Mountain range in Nevada, United States

The Highland Mountains or Highland Range in Nevada connect with the Eldorado and Newberry mountains.

==Clark County==

The Highland Range of Clark County is a small 10 mi long, range south of Henderson, Nevada, and separated from the southeast flank of the McCullough Range by a narrow, approximately three-mile wide valley, at the head of Piute Wash.

The Highland Range also lies on the southwest border region of the endorheic Eldorado Valley. The Highland Range Crucial Bighorn Habitat Area is a large part of the range's north, and also the alluvial plains on the northeast above Eldorado Valley. The Highland Range is about 10 miles long. A north section with a ridgeline extends somewhat into Eldorado Valley; the center and southeast gradually lower in elevation toward the southern margin of Eldorado Valley, just to the northwest of the mining area around Searchlight. The southern end of the Eldorado Mountains, which form the eastern margin of Eldorado Valley, lies just to the northeast of Searchlight.

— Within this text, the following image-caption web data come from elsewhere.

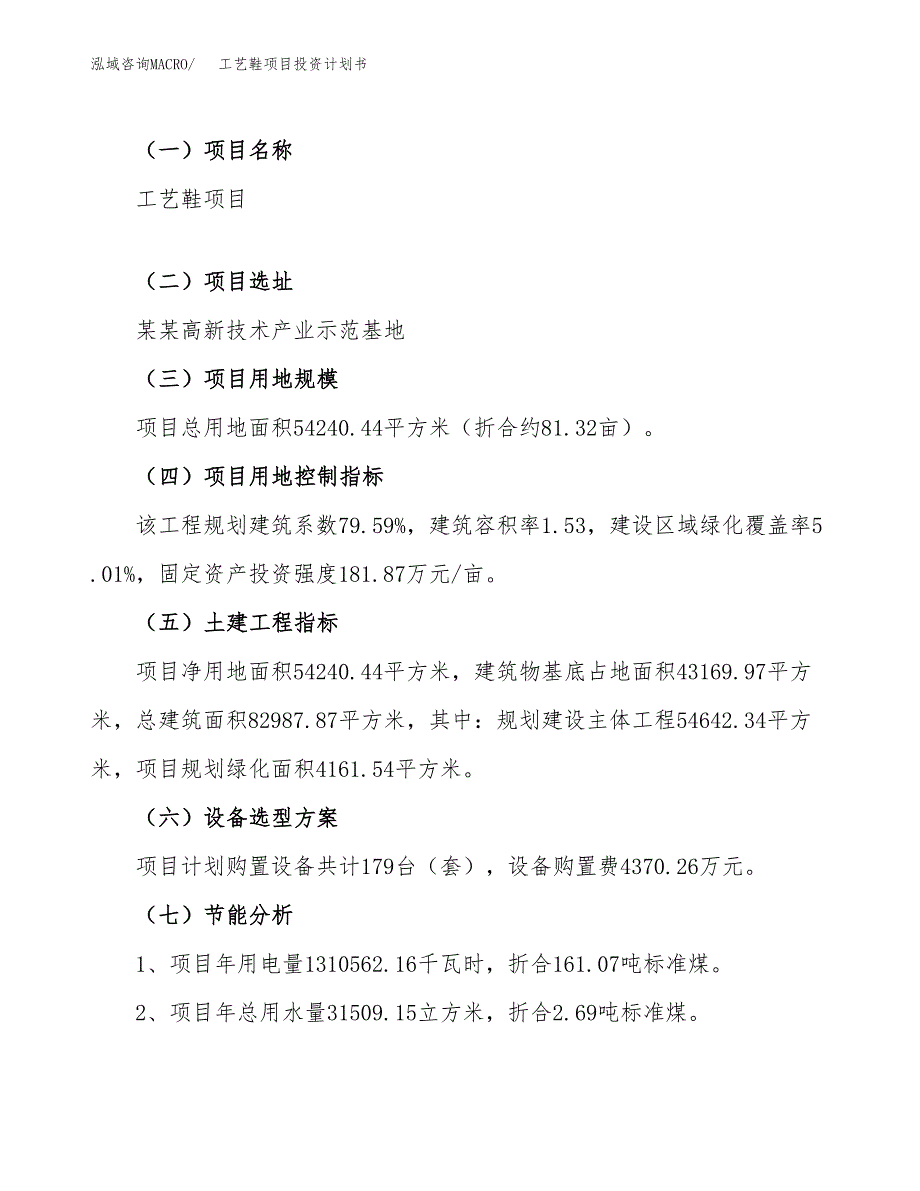 （申请模板）工艺鞋项目投资计划书_第4页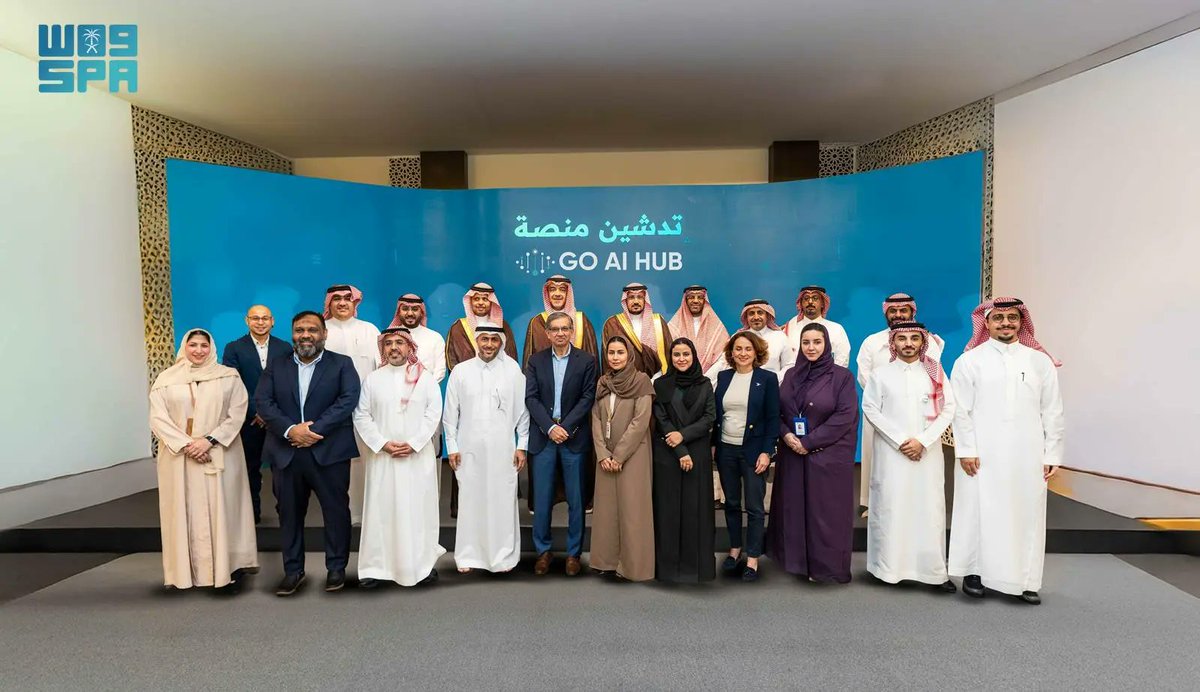 albiladdaily's tweet photo. "#وزارة_الاتصالات" تستضيف حفل تدشين منصة GO AI HUB بوابة موحّدة لحلول #الذكاء_الاصطناعي.
#صحيفة_البلاد | #وزارة_الاتصالات_وتقنية_المعلومات | #GOAIHUB
@McitGovSa https://t.co/RP4CbaaI5L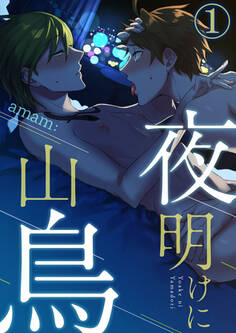 【期間限定 無料お試し版】夜明けに山鳥1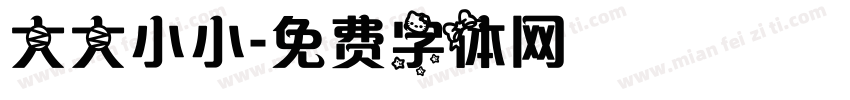 大大小小字体转换
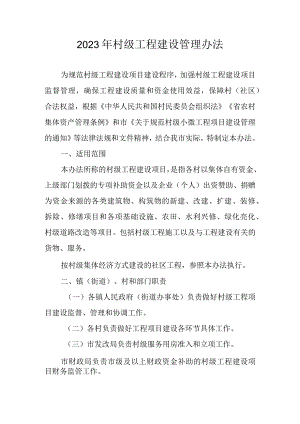 2023年村级工程建设管理办法.docx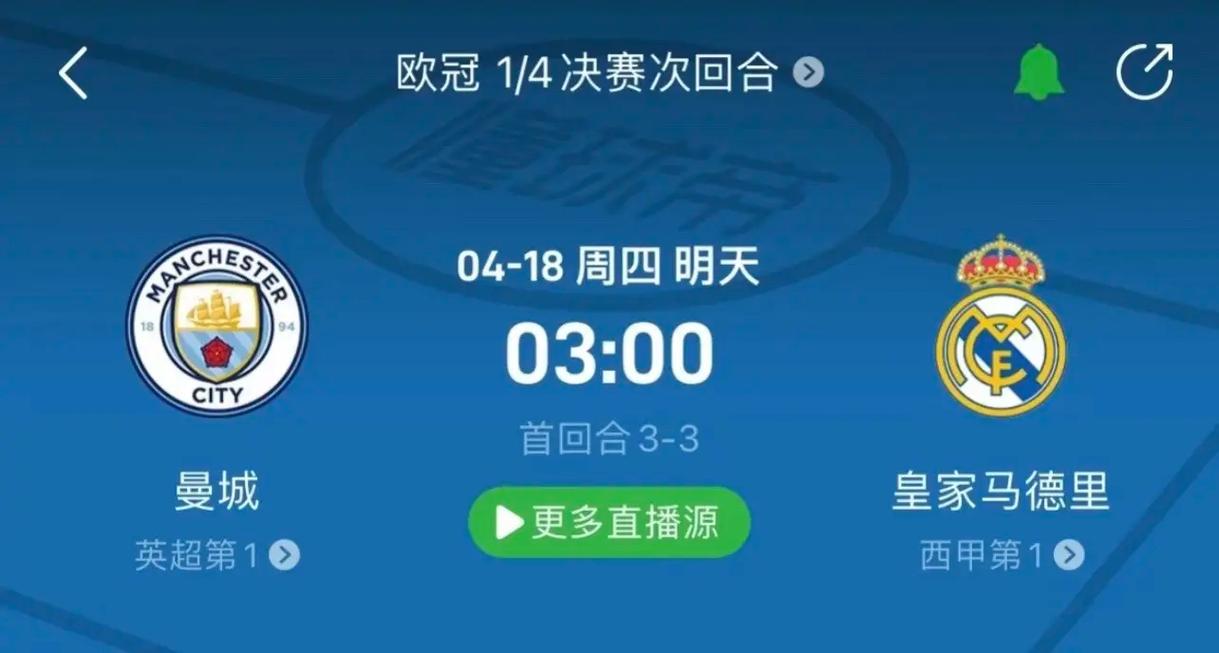 在NBA这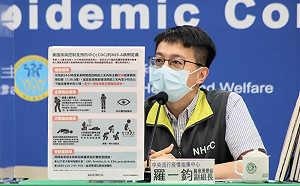 國內疑出現2例MIS-A？羅一鈞：需經過專家討論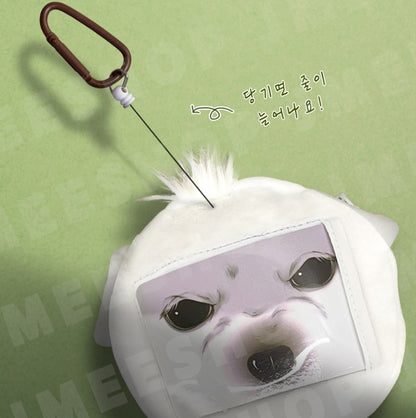 [DAYBREAK] The Ghost's Nocturne : Geumdong Reel Pouch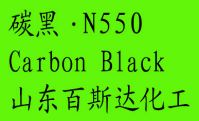 Wet process granulation pelletizing carbon black N550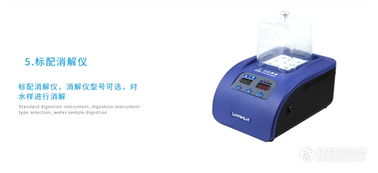 連華科技LH-TP100實(shí)驗(yàn)室智能型總磷測(cè)定儀 智能設(shè)備的創(chuàng)新開發(fā)與市場(chǎng)拓展之路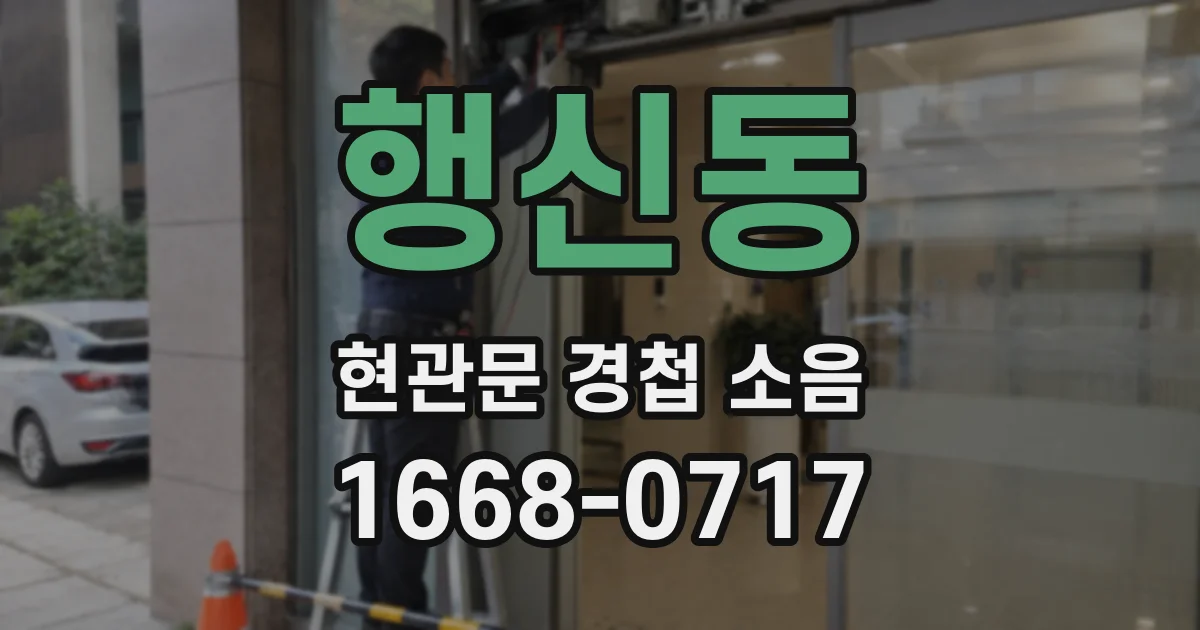 행신동 현관문 경첩 소음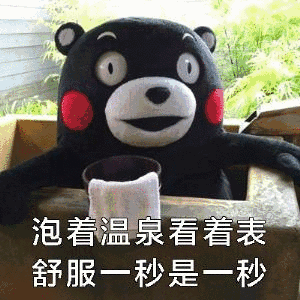 西安临潼足浴按摩哪家好(华山周边这份最新温泉攻略送给你) 第1张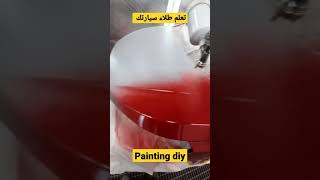 كيف ادهن سيارتي/painting my car red/لون احمر دم غزال/رائع/مسدس ياباني/LVLP gun spray/ shorts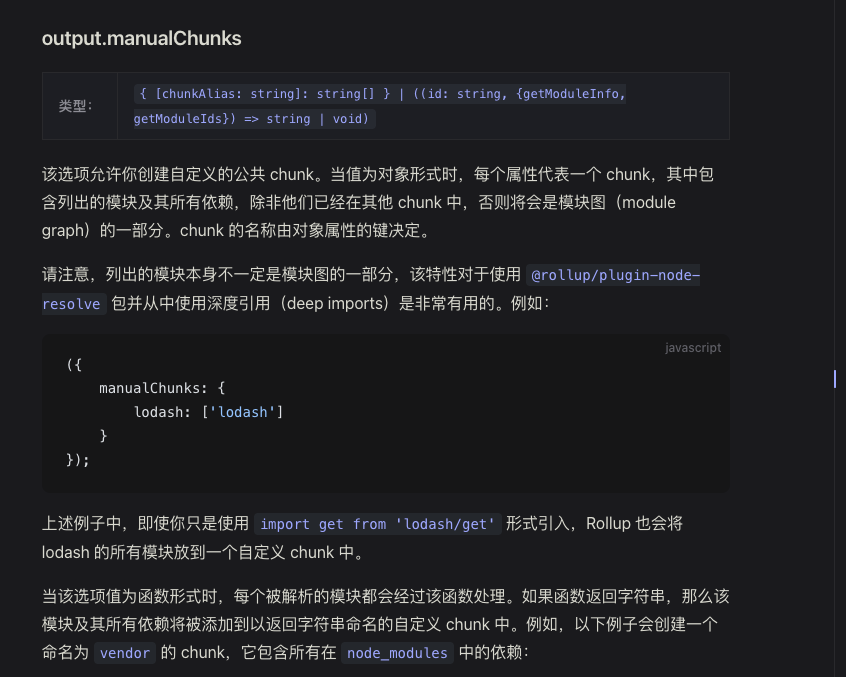 配置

U.S. Route 95 runs south through Eldorado Valley to the east of the Highlands to Searchlight. Nevada State Route 164 runs west from Searchlight through Paiute Wash.

==Lincoln County==

The Highland Range also runs in Lincoln County. Nearby ranges include the Bristol Range to the north, the West Range to the northwest, the Ely Springs Range to the west, the Black Canyon Range to the southwest, the Chief Range to the south and the Pioche Hills to the east.

Mine workings in the range are associated with the historic Pioche silver mining district.

The range was named after the Scottish Highlands, the ancestral home of a pioneer citizen.